USA: 47% of the population fully vaccinated, including 58% of over-18s. Overall situation fairly stable, though the statistics are stark enough. In the month of June some 99.2% of deaths from Covid-19 in the US were of unvaccinated people. And yet there are still some 30+% of Americans resisting the vaccine. The states worst affected are those who voted for Donald Trump in November 2020. Resistance to the vaccine is high amongst Donald Trump's "base", clearly a coalition of the ignorant. Vote Donald and die.

France: 36.4% fully vaccinated. Covid-19 infection numbers have stopped falling and are up a tiny bit. However the government has warned of a new wave of Covid-19 "from the end of July", driven by the arrival in France of the Delta variant (which seems to be strongest in our region of New Aquitaine ... yikes!!). Yesterday there were 3,033 new cases, not calamitous ... yet.
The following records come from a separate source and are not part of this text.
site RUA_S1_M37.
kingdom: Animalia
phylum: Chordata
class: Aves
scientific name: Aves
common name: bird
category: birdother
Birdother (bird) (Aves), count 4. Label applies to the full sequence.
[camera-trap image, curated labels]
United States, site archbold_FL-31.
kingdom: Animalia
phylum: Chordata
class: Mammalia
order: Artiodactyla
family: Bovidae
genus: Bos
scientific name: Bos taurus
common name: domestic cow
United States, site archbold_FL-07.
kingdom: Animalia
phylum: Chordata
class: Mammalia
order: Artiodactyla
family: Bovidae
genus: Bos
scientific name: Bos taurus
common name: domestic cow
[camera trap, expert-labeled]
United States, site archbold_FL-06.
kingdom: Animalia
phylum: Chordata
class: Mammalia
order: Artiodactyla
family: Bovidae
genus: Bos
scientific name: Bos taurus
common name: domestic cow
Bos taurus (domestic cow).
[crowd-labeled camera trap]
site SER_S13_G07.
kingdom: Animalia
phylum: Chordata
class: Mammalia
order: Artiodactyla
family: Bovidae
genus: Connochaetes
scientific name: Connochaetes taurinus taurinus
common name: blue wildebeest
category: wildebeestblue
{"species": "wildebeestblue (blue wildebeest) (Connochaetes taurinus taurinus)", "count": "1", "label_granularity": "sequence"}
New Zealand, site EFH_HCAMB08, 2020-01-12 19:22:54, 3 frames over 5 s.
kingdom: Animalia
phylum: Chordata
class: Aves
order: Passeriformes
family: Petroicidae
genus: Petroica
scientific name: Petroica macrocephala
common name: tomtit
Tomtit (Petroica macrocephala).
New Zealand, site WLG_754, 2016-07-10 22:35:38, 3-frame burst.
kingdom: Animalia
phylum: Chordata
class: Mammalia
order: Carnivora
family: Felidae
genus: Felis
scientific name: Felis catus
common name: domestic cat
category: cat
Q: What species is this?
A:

Australia: during the worst days of the Vietnam war it used to be said: the situation in Laos is disastrous, but not serious. The same might easily be said of Australia's performance with Covid-19. The Australian government is anxious to let it be known that 8,402,191 doses of vaccine are now out of their bottles and in peoples' arms, though Scott Morrison and his merry men are a bit coy when it comes to telling us how many of those jabs are second shots of the two-shot Pfizer and AstraZeneca vaccines accepted in Australia. I couldn't find the fully vaccinated numbers anywhere on the official Australian government web site. However simple arithmetic leads us to the conclusion that the biggest possible number of Australians fully vaccinated is 4,201,096, or some 16% of the population maximum. If the statistics from other countries are anything to go by, the real numbers are more likely around 10-12%. Disgraceful.